8,3 st. w skali Richtera miało trzęsienie ziemi, do którego doszło w piątek nieopodal Półwyspu Kamczackiego. Rosjanie ostrzegali mieszkańców wyspy Sachalin przed tsunami, jednak szybko odwołali alarm. Wstrząs odczuto nawet w Moskwie – podaje serwis „Russia Today”.
Trzęsienie odczuto w Pietropawłowsku Kamczackim, gdzie znajduje się baza rosyjskich okrętów podwodnych, na wyspie Sachalin słynącej z bogatych złóż gazu ziemnego, a także na północy Japonii.

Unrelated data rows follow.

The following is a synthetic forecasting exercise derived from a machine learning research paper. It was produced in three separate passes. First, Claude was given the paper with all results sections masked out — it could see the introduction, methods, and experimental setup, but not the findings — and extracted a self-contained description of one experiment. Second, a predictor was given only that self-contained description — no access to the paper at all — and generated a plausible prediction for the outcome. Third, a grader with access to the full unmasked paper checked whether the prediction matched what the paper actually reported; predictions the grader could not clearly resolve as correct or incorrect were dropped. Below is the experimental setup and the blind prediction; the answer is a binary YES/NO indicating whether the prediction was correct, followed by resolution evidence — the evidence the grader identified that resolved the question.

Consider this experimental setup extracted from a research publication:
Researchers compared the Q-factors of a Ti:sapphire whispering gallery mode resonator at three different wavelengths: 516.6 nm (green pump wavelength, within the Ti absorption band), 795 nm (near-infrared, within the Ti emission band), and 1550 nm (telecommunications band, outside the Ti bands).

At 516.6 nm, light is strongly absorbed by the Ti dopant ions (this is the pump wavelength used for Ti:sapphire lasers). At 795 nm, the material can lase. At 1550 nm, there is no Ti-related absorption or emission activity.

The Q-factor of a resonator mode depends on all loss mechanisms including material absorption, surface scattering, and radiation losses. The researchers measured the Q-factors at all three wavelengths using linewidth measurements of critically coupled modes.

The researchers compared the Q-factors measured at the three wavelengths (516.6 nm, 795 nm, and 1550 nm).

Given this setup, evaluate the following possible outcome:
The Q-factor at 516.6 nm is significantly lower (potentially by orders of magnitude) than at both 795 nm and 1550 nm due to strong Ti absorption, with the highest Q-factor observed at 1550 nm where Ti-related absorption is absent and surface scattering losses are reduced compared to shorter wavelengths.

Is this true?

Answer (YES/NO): NO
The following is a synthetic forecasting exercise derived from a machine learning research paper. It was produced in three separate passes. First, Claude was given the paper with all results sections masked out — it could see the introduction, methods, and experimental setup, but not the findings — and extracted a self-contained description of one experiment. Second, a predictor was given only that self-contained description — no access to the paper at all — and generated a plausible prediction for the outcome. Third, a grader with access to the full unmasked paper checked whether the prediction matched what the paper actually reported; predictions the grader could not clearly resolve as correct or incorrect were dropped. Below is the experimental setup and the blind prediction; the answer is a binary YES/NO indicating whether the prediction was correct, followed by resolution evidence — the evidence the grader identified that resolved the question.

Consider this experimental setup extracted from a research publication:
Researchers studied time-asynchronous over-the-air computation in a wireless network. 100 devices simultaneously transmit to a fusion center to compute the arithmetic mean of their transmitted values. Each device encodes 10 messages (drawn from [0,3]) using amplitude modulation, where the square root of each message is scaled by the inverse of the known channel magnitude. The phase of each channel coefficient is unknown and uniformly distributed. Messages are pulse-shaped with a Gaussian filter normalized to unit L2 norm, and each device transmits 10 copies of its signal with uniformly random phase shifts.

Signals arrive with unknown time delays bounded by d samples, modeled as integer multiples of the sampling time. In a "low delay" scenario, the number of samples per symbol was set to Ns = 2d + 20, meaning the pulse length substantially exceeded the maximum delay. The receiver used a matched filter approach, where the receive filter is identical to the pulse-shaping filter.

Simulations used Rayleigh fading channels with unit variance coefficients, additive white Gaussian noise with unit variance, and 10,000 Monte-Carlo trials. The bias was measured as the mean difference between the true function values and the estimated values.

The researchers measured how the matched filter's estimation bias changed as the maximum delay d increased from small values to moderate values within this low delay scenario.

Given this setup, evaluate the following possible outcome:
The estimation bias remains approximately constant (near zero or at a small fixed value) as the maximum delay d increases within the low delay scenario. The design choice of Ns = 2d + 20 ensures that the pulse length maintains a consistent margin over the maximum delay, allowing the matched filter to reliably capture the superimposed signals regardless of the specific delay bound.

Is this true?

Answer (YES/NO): NO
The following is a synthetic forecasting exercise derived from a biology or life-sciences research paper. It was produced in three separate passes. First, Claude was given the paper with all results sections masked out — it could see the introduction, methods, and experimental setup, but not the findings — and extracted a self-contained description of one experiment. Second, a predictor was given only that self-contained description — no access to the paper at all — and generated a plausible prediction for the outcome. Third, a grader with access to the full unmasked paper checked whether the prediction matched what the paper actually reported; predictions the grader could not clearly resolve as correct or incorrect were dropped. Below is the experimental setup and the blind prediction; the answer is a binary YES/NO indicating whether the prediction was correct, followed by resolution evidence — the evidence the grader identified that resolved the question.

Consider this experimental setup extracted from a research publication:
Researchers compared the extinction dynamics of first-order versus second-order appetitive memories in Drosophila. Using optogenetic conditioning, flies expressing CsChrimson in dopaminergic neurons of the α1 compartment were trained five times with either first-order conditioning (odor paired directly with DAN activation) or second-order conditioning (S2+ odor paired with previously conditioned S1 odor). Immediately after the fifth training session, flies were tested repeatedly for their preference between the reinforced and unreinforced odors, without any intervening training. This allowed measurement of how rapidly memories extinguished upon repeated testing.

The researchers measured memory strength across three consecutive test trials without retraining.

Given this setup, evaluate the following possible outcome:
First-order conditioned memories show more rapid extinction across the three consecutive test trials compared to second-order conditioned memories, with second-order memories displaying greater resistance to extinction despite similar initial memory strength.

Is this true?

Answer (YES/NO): NO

Serwis „Russia Today” podaje, że wstrząs był odczuwalny nawet w leżącej dziewięć tysięcy kilometrów dalej Moskwie. Mieszkańcy stolicy mieli dzwonić na numery alarmowe z informacją, że odnotowali wstrząsy. Jak przekazał rosyjskim mediom jeden z dyspozytorów, niektórzy w obawie przed uszkodzeniami budynków ewakuowali się na ulice.
Jak donoszą media, w wyniku trzęsienia ziemi nikt nie odniósł obrażeń, nie ma też żadnych poważnych zniszczeń.

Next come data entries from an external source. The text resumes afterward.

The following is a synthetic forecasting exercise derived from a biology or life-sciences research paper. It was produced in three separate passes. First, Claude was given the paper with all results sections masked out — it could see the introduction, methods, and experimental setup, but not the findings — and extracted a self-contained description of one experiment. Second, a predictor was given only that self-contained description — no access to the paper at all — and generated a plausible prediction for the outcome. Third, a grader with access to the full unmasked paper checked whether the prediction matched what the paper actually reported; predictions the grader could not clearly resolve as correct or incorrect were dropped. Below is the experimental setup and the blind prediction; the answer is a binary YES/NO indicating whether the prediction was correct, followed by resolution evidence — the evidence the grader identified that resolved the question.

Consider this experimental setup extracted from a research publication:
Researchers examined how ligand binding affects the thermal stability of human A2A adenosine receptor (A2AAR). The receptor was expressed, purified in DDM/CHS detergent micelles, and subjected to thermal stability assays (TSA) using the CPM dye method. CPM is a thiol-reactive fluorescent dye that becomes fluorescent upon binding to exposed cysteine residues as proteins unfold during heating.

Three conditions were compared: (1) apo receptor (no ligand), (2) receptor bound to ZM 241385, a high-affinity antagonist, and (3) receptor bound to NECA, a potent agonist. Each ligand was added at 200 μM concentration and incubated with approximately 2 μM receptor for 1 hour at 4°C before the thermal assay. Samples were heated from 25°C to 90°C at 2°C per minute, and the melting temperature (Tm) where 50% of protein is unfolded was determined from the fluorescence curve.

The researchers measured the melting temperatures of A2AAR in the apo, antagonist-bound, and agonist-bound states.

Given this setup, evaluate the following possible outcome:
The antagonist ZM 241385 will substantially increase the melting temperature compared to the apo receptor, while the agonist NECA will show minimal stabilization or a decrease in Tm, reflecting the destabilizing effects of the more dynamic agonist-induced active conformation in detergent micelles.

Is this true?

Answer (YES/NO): NO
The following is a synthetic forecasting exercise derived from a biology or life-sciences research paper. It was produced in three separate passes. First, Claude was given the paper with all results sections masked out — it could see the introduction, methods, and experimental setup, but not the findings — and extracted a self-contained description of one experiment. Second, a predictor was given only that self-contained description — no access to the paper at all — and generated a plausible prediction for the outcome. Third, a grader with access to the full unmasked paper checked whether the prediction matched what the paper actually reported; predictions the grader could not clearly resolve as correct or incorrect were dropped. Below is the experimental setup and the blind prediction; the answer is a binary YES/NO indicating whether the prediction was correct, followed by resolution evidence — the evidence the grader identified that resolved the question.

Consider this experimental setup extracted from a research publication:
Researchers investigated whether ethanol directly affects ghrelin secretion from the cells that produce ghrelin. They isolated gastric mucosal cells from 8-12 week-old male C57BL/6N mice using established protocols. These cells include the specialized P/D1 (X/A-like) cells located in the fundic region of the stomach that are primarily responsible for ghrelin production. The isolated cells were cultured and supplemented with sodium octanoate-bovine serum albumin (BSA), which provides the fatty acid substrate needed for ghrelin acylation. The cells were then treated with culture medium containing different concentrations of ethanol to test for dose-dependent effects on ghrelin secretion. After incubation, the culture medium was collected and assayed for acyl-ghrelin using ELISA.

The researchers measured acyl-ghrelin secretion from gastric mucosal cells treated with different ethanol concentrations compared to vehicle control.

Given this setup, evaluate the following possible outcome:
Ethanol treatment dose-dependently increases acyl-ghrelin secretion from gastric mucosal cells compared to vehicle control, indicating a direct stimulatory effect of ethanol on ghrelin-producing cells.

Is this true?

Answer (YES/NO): NO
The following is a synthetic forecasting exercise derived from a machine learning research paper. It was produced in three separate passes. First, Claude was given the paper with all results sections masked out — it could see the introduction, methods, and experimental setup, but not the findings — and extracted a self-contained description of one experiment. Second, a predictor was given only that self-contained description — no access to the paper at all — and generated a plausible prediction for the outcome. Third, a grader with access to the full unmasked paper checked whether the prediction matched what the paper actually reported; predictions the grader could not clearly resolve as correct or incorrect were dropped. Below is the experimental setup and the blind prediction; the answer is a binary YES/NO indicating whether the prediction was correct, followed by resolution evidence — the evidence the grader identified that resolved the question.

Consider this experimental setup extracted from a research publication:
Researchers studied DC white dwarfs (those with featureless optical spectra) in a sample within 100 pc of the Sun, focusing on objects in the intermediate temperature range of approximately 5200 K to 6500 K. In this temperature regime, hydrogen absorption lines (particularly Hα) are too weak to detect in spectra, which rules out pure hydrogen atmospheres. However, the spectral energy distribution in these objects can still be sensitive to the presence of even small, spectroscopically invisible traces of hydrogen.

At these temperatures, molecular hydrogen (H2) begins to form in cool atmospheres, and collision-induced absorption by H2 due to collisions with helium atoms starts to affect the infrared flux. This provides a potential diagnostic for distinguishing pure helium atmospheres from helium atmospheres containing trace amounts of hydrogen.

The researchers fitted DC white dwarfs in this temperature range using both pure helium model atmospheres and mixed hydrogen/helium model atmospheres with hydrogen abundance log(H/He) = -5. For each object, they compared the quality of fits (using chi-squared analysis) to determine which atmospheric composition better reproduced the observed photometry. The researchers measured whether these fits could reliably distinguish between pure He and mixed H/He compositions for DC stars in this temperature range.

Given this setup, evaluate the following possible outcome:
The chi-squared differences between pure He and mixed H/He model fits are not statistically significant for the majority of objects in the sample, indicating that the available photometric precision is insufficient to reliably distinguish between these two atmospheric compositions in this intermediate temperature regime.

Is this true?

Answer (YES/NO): NO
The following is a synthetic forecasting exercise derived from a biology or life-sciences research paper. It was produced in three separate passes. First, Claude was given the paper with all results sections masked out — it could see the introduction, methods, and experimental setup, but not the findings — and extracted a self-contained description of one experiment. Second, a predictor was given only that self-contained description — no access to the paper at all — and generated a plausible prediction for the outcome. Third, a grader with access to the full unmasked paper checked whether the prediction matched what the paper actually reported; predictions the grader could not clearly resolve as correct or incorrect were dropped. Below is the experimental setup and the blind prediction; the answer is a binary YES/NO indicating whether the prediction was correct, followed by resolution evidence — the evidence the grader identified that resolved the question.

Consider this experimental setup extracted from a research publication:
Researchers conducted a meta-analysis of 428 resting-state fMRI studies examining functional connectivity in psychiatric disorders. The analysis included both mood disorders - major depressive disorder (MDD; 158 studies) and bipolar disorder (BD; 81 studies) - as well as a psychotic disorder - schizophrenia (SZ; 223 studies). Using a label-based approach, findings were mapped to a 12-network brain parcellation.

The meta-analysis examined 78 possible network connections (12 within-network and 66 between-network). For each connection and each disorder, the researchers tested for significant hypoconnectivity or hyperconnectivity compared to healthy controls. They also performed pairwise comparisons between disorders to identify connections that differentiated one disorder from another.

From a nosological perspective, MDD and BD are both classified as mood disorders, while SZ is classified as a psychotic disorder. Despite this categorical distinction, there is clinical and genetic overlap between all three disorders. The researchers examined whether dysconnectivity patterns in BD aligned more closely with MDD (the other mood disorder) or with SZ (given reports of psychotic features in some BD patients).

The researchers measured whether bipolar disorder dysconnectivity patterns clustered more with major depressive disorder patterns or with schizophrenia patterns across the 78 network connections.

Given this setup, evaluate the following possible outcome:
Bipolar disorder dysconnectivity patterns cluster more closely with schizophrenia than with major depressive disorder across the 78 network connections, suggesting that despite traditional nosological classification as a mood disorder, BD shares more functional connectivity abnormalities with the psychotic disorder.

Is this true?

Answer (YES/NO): NO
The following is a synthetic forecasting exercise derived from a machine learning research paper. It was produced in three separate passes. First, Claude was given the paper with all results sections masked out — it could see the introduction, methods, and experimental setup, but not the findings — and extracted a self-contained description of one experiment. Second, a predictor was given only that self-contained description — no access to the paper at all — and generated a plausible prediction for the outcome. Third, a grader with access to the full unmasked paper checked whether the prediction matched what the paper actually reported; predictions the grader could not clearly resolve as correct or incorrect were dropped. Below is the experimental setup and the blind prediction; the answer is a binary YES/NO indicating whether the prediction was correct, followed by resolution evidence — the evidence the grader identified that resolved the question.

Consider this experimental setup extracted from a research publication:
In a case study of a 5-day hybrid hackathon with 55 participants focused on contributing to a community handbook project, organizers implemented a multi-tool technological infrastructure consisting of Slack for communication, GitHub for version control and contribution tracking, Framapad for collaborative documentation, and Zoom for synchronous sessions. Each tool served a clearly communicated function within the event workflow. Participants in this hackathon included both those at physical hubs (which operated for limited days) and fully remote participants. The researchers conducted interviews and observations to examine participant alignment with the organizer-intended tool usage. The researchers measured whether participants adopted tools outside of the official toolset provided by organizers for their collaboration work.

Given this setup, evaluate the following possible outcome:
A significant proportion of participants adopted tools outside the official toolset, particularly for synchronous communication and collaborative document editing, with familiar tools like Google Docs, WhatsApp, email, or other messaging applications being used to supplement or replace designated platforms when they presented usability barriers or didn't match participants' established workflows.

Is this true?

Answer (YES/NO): NO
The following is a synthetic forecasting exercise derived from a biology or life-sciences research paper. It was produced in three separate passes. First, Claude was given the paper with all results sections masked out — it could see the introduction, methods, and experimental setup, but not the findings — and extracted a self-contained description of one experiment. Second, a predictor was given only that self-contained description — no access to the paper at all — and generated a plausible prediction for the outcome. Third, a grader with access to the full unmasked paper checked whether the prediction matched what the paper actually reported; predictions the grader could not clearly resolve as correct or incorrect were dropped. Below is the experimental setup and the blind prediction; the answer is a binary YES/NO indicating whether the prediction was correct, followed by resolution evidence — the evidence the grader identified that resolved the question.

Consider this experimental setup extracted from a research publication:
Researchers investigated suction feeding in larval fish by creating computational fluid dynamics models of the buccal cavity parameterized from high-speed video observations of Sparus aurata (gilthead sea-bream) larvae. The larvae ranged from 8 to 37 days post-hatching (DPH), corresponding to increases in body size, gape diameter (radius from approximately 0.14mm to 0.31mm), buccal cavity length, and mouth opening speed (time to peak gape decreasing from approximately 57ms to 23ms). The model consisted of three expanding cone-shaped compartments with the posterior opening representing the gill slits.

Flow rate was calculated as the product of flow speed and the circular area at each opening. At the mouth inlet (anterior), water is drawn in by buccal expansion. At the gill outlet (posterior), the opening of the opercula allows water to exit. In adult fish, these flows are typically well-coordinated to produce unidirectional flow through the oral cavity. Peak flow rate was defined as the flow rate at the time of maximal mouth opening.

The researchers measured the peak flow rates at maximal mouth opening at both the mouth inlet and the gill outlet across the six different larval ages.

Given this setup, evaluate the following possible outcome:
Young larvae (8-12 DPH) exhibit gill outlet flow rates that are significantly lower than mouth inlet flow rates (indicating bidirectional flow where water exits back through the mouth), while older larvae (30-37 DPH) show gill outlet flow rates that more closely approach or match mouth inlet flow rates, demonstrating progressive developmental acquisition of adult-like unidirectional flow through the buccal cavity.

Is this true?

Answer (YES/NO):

Zniesiono ostrzeżenie przed tsunami
Władze rosyjskie wystosowały ostrzeżenie przed tsunami, które obejmowało rejon wyspy Sachalin i Kuryli. Mieszkańcom radzono, by opuścili zagrożone tereny, jednak po niespełna 10 minutach ostrzeżenie zniesiono. Z kolei Amerykanie z rządowego Pacific Tsunami Warning Center zaznaczali od początku, że nie ma zagrożenia utworzenia się fali tsunami.

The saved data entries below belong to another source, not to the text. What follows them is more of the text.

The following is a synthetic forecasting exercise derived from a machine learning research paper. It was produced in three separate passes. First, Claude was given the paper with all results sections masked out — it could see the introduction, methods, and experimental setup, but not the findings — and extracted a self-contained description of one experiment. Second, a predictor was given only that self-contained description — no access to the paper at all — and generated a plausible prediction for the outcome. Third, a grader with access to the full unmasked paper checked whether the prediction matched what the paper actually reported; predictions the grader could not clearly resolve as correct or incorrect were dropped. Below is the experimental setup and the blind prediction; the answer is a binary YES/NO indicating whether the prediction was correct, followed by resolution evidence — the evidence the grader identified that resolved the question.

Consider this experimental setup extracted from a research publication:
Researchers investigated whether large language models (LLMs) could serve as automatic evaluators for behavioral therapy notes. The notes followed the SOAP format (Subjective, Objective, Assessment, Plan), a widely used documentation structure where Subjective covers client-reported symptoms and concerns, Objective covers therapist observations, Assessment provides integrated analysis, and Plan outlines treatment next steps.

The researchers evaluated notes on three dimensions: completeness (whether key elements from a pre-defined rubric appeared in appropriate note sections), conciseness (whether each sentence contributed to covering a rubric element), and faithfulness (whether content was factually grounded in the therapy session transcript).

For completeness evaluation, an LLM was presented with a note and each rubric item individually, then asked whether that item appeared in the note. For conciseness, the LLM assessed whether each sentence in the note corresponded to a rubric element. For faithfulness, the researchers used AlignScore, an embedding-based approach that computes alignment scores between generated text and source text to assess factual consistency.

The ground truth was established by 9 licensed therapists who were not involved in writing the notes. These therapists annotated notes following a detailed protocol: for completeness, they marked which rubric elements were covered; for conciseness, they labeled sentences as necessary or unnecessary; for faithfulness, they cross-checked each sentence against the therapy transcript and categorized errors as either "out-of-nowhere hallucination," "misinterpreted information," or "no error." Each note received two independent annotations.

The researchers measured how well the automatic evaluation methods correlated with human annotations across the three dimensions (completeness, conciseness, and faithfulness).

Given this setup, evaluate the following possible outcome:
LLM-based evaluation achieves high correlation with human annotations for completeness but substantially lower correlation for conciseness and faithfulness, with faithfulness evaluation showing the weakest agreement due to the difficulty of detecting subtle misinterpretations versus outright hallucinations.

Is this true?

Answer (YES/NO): NO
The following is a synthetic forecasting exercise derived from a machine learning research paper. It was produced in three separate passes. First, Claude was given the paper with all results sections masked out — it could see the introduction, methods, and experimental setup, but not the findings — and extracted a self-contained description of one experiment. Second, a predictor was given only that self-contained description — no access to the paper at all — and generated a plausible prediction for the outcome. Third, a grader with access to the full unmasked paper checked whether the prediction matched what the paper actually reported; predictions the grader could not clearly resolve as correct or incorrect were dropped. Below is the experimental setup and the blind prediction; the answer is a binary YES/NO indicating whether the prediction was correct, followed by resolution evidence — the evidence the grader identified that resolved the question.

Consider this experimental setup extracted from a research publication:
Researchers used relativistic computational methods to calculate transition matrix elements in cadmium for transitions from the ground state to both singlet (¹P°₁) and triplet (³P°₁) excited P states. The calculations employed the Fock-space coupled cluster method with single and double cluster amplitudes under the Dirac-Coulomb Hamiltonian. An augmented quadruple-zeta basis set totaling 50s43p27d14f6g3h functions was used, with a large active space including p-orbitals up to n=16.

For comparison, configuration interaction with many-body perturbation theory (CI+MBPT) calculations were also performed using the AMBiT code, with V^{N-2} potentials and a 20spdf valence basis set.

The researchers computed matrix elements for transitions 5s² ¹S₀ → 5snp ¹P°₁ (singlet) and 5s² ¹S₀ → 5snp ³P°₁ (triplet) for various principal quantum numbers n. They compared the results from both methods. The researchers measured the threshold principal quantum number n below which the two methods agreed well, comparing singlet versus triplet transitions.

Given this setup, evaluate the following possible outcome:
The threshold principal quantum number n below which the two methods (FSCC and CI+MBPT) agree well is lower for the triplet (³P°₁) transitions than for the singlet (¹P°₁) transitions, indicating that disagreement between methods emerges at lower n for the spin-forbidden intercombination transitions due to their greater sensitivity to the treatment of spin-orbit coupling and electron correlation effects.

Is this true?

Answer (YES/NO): YES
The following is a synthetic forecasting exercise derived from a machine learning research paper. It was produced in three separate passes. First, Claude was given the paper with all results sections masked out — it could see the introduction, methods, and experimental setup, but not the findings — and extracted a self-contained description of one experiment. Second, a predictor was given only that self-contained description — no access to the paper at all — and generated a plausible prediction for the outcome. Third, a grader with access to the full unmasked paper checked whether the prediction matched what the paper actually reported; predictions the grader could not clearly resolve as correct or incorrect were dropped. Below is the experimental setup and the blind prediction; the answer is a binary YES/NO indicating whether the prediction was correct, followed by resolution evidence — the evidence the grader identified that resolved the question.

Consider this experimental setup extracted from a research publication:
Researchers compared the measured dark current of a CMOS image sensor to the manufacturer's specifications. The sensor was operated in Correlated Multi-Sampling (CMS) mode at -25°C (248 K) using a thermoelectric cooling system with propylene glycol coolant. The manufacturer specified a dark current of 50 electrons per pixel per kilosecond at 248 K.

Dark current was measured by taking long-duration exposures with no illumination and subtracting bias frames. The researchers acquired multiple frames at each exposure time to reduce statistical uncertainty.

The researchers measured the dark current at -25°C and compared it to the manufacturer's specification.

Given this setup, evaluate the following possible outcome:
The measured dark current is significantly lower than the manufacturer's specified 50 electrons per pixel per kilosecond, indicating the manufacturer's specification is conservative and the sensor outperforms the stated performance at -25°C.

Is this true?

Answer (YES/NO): NO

Pacyficzny pierścień ognia
W okolicy, w której doszło do trzęsienia ziemi, znajduje się Rów Kurylsko-Kamczacki. Na wschód od niego znajduje się płyta pacyficzna, a na zachód – płyta ochocka będąca częścią większej płyty północnoamerykańskiej. To sprawia, że obszar jest jednym z najbardziej aktywnych sejsmicznie na świecie – należy do tzw. pacyficznego pierścienia ognia.